Argela's products include Femtocell, fixed-mobile convergence, IMS/IN Applications, service delivery framework, three screen TV services and performance monitoring tools

Products

iTV 

Argela's iTV is an Internet television service distributed via the Internet. It allows the users to choose the program or the TV show they want to watch from an archive (VoD, TSTV)or live from a channel directory. iTV is Future-safe as internet bandwidth tends to increase in the near future. Tivibu is one of the field proven application which has attracted 110,000 users in first month  using Argela's iTV solution. iTV service won IP&TV industry award for Best IP TV, Hybrid or Connected TV Service Growth Achievement in 2011 by reaching one million subscribers in first year.

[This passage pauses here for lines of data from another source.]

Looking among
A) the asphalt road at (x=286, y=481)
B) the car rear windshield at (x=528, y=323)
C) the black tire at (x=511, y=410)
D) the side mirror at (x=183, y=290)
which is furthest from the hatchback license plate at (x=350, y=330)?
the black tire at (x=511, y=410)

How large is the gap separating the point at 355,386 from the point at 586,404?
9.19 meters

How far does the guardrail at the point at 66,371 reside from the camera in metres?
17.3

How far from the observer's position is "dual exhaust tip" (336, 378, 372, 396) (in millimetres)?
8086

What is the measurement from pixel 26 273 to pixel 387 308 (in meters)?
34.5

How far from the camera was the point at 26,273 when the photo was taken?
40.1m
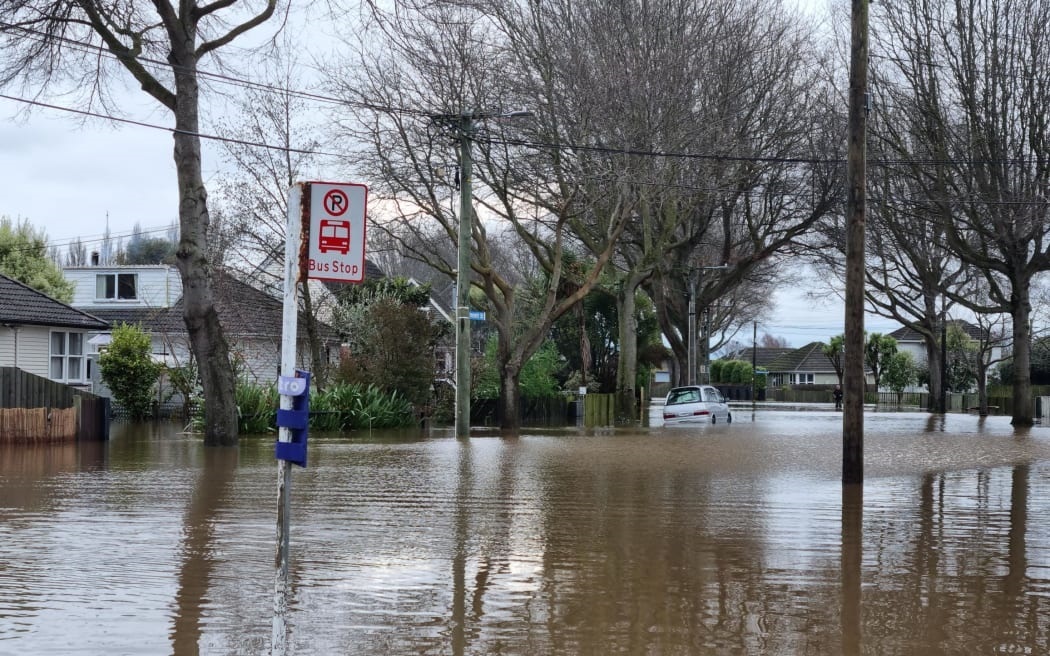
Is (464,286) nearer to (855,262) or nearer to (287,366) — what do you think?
(855,262)

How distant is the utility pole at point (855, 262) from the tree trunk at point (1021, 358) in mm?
25765

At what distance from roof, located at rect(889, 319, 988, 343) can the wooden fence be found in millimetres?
47087

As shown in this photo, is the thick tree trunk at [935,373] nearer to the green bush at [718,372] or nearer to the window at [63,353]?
the window at [63,353]

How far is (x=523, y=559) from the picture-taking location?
10.3 meters

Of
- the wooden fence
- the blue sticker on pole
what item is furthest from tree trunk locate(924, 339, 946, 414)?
the blue sticker on pole

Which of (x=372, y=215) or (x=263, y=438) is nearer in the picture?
(x=263, y=438)

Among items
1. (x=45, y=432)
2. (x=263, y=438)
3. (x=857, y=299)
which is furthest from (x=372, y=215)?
(x=857, y=299)

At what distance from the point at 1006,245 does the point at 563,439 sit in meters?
18.1

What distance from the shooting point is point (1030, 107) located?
35.8m

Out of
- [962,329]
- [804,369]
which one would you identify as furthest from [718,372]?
[962,329]

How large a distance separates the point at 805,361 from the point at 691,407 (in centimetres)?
9359

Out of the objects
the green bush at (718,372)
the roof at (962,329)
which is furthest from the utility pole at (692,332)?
the green bush at (718,372)

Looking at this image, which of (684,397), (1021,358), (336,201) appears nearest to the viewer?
(336,201)

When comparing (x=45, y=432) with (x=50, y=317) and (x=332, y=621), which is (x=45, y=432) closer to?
(x=50, y=317)
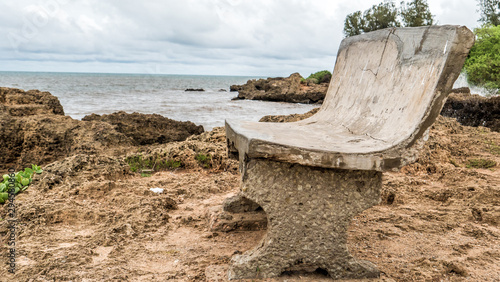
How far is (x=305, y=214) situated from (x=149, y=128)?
5120 millimetres

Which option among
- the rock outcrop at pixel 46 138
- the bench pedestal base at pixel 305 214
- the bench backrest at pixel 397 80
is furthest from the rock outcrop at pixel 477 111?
the rock outcrop at pixel 46 138

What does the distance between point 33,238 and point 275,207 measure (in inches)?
70.1

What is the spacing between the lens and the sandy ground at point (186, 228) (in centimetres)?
229

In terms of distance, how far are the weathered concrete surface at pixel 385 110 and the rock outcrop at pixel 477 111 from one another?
671cm

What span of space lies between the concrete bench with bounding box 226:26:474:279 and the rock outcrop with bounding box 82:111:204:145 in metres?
4.48

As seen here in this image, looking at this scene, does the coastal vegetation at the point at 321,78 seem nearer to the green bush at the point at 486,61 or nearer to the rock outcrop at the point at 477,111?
the green bush at the point at 486,61

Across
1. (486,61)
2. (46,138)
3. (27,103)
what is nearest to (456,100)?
(46,138)

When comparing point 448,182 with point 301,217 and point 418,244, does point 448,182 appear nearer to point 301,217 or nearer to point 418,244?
point 418,244

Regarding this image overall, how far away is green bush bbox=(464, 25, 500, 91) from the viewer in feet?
57.8

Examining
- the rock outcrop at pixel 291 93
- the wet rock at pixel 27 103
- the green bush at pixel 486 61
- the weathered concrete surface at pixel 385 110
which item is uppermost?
the green bush at pixel 486 61

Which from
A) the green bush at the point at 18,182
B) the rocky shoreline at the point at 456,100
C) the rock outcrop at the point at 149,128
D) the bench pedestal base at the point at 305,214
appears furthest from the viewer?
the rocky shoreline at the point at 456,100

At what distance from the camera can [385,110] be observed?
8.11 ft

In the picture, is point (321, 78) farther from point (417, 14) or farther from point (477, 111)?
point (477, 111)

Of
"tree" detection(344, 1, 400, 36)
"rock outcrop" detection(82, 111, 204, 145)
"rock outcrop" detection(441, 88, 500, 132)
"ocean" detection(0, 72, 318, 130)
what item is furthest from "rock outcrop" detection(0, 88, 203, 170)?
"tree" detection(344, 1, 400, 36)
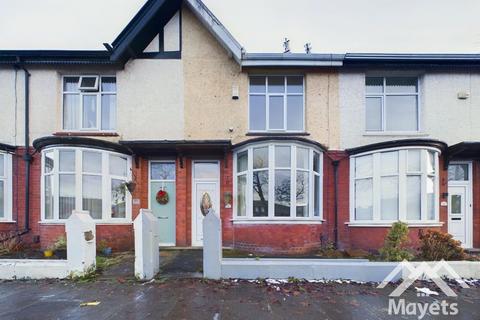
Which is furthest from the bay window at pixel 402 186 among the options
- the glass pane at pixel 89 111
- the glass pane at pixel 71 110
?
the glass pane at pixel 71 110

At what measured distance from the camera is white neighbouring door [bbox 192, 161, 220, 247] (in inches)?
389

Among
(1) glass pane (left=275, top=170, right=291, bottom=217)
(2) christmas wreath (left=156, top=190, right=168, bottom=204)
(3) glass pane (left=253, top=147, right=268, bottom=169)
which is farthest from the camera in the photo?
(2) christmas wreath (left=156, top=190, right=168, bottom=204)

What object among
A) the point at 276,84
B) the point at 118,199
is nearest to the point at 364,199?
the point at 276,84

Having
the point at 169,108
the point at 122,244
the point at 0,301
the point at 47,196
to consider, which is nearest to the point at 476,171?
the point at 169,108

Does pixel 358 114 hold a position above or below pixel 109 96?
below

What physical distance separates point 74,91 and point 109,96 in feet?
4.03

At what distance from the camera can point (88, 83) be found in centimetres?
1014

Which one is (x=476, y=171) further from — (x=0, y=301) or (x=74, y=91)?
(x=74, y=91)

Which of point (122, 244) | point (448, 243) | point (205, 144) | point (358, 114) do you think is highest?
point (358, 114)

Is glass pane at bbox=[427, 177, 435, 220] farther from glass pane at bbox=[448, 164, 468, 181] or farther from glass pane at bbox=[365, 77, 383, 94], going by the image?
glass pane at bbox=[365, 77, 383, 94]

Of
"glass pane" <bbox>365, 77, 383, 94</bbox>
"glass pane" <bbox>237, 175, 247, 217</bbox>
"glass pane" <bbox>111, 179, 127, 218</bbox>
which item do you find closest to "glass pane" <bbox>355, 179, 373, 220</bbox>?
"glass pane" <bbox>365, 77, 383, 94</bbox>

Argela ADz-on advertising platform 
Argela ADz-on consists of: ADz-on-Voice, ADz-on-Messaging, ADz-on-TV, ADz-on-Internet and ADz-on-VAS, Adz-on Ringback Tone Advertising.

Fixed-mobile convergence 

Argela's fixed-mobile convergence solution offers an extensive set of SIP clients: Web, PC, iPhone/iPod, Windows Mobile, Symbian, Android and Blackberry.
Tuitalk is a free Voip client made by Argela. It allows users to call landlines and mobile phones via Wi-Fi. The application was released in 2008 for Windows and Mac OS X.
WIROFON service won the CommsMEA “New Telecom Service of the Year” award  was also another application launched by Türk Telekom, later the software was also embedded in LG mobile devices. The campaign became a success with 20,000 device sales in only two weeks.

SCP & IN Applications 

Argela’a Service Control Platform (SCP) is the platform where multiple IN services can be deployed, including ICS(Intra Call Service), Ring Back Tone (RBT), Mobile Virtual Private Network (MVPN), Anonymous Call Rejection (ACR), Smart Call Termination (SCT), Virtual Mobile Attendant (VMA).

IMS Applications 

Argela's IMS Application portfolio includes Multimedia Ring Back Tone (M-RBT), Sponsored Call (SPC), Collect Call Service (CCS), 3rdParty Call Control (3PCC), Virtual Subscription (VS) and Centralized Service Management Platform.

Service Delivery Framework 

Argela's Service Delivery Framework(SDF)  based on Argela's Multiplay Service Delivery Platform(MSDP) promises rapid uptake of new services leading to ARPU and total revenue increase with automated service and partner management capabilities. Automated business processes reduce OPEX and re-use of infrastructure reduce CAPEX.

Performance monitoring tools 

Argela's monitoring tool dedicated to Prepaid subscribers; Prepaid Watcher has mechanisms to watch over and measure operators pre-paid systems.